SET PROBLEM —
Edit the lines from the one containing "Of the listed" through the one containing "4825 centimetres", inclusive, swapping "patrol boat" for "patrol vessel" and leaving everything else unchanged.

-- Begin ENTRIES SUPPLIED --

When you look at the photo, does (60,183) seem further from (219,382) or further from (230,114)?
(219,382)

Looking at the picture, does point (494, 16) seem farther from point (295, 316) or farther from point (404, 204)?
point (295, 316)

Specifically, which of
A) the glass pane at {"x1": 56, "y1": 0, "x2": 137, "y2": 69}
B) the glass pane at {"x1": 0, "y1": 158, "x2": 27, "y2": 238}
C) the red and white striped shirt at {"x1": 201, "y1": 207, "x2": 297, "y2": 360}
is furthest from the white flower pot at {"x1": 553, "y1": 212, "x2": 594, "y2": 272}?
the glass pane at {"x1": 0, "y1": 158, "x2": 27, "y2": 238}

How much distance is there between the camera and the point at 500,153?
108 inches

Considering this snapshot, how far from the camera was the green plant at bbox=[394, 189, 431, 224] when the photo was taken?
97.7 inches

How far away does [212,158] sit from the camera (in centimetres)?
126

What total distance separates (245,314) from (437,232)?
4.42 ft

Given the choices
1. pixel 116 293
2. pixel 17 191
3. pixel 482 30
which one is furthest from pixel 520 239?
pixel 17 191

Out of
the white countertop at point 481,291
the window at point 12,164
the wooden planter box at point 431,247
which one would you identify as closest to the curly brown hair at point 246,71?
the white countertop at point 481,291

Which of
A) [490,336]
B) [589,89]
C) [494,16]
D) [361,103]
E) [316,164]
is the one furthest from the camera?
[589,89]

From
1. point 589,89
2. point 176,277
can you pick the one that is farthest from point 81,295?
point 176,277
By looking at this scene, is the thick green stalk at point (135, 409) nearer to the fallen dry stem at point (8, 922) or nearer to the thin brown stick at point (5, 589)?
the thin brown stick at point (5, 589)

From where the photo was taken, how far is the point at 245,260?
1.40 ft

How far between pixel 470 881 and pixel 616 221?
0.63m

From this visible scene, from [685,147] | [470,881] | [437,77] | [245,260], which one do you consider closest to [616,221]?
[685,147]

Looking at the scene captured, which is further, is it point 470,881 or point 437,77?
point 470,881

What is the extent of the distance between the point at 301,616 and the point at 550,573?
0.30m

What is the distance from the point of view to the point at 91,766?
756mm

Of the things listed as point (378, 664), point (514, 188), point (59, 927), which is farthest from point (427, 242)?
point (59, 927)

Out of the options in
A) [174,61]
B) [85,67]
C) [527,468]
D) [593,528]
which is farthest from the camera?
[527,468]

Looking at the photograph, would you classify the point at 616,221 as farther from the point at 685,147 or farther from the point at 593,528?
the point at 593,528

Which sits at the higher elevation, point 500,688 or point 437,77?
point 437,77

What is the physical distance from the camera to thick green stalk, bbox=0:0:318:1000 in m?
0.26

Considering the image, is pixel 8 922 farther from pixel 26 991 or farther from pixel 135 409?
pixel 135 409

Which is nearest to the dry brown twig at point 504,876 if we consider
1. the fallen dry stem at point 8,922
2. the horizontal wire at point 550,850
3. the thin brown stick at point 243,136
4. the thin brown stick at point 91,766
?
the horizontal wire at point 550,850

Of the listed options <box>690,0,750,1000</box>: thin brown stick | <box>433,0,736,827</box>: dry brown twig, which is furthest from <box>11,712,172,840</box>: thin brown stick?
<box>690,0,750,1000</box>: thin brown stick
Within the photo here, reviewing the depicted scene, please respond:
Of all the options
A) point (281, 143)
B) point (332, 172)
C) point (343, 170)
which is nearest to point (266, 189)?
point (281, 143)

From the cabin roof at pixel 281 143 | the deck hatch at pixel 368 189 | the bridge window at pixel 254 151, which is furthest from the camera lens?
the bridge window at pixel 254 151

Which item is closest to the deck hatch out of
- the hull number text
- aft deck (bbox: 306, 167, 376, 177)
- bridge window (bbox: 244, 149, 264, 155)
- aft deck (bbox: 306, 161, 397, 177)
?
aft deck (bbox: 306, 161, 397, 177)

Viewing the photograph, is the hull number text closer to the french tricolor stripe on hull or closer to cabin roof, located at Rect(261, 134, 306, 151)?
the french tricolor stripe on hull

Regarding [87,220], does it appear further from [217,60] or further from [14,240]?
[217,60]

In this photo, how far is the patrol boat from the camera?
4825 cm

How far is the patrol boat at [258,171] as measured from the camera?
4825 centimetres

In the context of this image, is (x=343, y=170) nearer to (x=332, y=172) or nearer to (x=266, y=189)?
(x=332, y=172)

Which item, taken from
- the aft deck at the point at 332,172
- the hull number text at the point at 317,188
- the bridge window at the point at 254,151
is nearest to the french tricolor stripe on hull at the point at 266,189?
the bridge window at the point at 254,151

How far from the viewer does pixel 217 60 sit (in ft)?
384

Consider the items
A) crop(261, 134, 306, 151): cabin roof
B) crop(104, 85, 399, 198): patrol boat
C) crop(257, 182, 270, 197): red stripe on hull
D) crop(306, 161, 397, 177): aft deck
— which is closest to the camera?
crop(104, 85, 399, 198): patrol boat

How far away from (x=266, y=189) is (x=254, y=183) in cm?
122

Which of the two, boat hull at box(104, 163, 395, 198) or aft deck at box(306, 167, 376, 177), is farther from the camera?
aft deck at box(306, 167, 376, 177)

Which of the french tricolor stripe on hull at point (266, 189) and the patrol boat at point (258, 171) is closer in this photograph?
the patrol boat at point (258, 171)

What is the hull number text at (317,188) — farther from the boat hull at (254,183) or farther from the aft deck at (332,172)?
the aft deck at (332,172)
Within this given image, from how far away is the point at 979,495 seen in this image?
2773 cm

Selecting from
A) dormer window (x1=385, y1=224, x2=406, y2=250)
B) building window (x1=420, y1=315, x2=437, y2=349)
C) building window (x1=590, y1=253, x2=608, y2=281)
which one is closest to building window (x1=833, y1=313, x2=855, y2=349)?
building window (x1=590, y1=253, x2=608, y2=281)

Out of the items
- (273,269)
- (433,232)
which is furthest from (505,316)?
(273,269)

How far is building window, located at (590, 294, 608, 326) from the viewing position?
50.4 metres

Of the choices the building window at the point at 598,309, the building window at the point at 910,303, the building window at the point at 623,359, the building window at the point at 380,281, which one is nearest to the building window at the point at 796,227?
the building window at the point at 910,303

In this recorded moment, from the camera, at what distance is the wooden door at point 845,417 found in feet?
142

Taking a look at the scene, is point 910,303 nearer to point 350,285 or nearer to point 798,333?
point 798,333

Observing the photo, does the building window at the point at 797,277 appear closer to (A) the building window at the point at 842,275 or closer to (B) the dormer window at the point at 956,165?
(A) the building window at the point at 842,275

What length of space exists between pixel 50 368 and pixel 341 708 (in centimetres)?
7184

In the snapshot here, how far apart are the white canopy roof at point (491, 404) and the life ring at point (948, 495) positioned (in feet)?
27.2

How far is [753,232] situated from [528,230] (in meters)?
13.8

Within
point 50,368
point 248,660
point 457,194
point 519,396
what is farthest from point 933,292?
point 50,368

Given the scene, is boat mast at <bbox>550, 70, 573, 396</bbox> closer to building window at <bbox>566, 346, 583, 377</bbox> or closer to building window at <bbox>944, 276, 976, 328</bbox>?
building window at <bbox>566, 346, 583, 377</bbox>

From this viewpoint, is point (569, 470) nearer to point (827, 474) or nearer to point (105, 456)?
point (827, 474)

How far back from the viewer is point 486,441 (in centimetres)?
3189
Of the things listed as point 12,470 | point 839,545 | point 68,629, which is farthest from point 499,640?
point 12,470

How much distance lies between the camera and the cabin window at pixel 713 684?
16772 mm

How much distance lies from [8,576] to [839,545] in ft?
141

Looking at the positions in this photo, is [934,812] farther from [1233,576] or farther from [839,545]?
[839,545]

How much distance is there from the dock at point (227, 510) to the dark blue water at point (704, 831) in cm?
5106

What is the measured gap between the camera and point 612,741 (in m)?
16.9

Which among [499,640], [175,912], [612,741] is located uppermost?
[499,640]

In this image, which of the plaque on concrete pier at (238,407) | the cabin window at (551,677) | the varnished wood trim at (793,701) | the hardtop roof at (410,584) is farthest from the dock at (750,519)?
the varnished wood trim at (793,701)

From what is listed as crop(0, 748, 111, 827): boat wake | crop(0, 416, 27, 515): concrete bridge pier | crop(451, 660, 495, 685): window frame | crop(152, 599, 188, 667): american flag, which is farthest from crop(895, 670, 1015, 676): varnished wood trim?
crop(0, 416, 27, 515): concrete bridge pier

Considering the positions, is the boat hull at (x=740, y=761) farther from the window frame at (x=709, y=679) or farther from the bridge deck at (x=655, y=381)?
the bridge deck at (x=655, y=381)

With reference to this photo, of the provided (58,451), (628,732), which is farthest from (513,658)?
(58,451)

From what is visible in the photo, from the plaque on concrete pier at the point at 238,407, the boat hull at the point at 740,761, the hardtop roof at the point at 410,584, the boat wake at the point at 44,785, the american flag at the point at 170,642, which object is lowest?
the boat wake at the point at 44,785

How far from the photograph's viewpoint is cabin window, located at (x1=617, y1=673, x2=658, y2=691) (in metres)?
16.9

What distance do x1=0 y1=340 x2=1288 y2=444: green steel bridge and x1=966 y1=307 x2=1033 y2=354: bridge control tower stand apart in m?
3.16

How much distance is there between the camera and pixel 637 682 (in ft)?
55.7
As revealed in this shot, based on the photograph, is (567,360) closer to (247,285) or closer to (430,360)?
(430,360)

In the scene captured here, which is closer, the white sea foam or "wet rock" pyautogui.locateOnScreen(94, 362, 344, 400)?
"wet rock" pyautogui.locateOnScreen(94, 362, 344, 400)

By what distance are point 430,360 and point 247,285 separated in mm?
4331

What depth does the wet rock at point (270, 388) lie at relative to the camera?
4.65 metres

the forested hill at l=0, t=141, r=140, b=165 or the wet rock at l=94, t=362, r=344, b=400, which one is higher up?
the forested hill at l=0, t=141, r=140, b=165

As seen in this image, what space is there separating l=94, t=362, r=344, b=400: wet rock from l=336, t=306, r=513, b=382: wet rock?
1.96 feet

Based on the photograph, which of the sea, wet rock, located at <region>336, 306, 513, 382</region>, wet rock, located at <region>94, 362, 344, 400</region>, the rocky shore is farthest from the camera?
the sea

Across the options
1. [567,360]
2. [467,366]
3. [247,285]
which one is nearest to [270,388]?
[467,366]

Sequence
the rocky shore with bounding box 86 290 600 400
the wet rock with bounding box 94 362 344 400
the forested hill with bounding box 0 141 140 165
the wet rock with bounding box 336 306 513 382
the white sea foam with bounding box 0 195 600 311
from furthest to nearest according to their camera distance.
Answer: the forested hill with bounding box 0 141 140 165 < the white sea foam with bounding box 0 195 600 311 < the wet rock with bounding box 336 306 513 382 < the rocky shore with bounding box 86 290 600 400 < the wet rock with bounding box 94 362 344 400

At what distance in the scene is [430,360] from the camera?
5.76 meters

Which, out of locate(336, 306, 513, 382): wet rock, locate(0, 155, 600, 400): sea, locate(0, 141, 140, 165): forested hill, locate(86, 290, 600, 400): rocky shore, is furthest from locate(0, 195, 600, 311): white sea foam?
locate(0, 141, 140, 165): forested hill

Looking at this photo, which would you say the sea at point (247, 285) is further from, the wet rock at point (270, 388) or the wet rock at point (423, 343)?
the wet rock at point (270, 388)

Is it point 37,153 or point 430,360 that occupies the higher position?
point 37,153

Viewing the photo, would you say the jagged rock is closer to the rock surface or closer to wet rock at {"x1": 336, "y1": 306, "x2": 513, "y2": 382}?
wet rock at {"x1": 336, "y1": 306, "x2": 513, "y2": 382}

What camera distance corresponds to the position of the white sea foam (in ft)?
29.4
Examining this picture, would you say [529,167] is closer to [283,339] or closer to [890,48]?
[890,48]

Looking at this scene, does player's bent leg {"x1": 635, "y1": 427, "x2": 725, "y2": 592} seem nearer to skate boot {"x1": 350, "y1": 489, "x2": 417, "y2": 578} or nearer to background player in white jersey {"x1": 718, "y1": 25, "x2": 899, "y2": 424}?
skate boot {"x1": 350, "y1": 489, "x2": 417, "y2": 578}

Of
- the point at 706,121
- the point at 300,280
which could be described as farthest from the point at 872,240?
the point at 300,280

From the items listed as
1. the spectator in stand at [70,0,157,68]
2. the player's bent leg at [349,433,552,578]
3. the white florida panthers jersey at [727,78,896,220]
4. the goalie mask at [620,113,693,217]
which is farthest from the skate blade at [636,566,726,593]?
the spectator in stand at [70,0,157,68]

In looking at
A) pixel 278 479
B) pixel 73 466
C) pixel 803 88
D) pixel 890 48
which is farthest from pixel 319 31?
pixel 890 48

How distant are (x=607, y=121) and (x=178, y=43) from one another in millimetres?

-- End ENTRIES SUPPLIED --

THE REPLY —
Of the listed options <box>690,0,750,1000</box>: thin brown stick | <box>433,0,736,827</box>: dry brown twig, which is furthest from <box>11,712,172,840</box>: thin brown stick?
<box>690,0,750,1000</box>: thin brown stick
Within the photo here, reviewing the depicted scene, please respond:
Of all the options
A) point (281, 143)
B) point (332, 172)
C) point (343, 170)
which is nearest to point (266, 189)?
point (281, 143)

From the cabin roof at pixel 281 143 | the deck hatch at pixel 368 189 | the bridge window at pixel 254 151, which is furthest from the camera lens?
the bridge window at pixel 254 151

Which item is closest to the deck hatch out of
- the hull number text
- aft deck (bbox: 306, 167, 376, 177)
- bridge window (bbox: 244, 149, 264, 155)
- aft deck (bbox: 306, 161, 397, 177)
?
aft deck (bbox: 306, 161, 397, 177)

Viewing the photograph, is the hull number text closer to the french tricolor stripe on hull or closer to cabin roof, located at Rect(261, 134, 306, 151)?
the french tricolor stripe on hull

Regarding [87,220], does it appear further from [217,60] or further from [14,240]?
[217,60]

In this photo, how far is the patrol vessel from the camera?
4825 cm

How far is the patrol vessel at [258,171] as measured from the camera?
4825 centimetres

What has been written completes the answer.